## What the task asks
Please copy the 4743H routine description below between "4743H - Write" and "data loop counter.", inclusive, changing "byte count" to "length".

## Passage to read
----

4743H - Write Data Block Body And Checksum

Writes one block's two-byte load address followed by its data bytes, accumulating a checksum over the address and data, and finally writes the one-byte checksum. The data pointer is Register Pair DE and the byte count is Register B.

4743
LD B,A 47
Load Register B with the block byte count (passed in Register A by the caller) as the data loop counter.
4744
LD A,E 7B
Load Register A with the load-address low byte (Register E) to write it and seed the checksum.
4745
GOSUB to 478CH to write the load-address low byte to the tape.
4748
LD A,D 7A
Load Register A with the load-address high byte (Register D).
4749
GOSUB to 478CH to write the load-address high byte to the tape.
474C
ADD A,E 83
ADD Register E (address low byte) to Register A (address high byte) to seed the running checksum.

----

## Input data
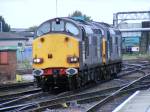 DRS 37059 & 37609@DERBY.26/10/2008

----

## Exercise answer
4743H - Write Data Block Body And Checksum

Writes one block's two-byte load address followed by its data bytes, accumulating a checksum over the address and data, and finally writes the one-byte checksum. The data pointer is Register Pair DE and the length is Register B.

4743
LD B,A 47
Load Register B with the block length (passed in Register A by the caller) as the data loop counter.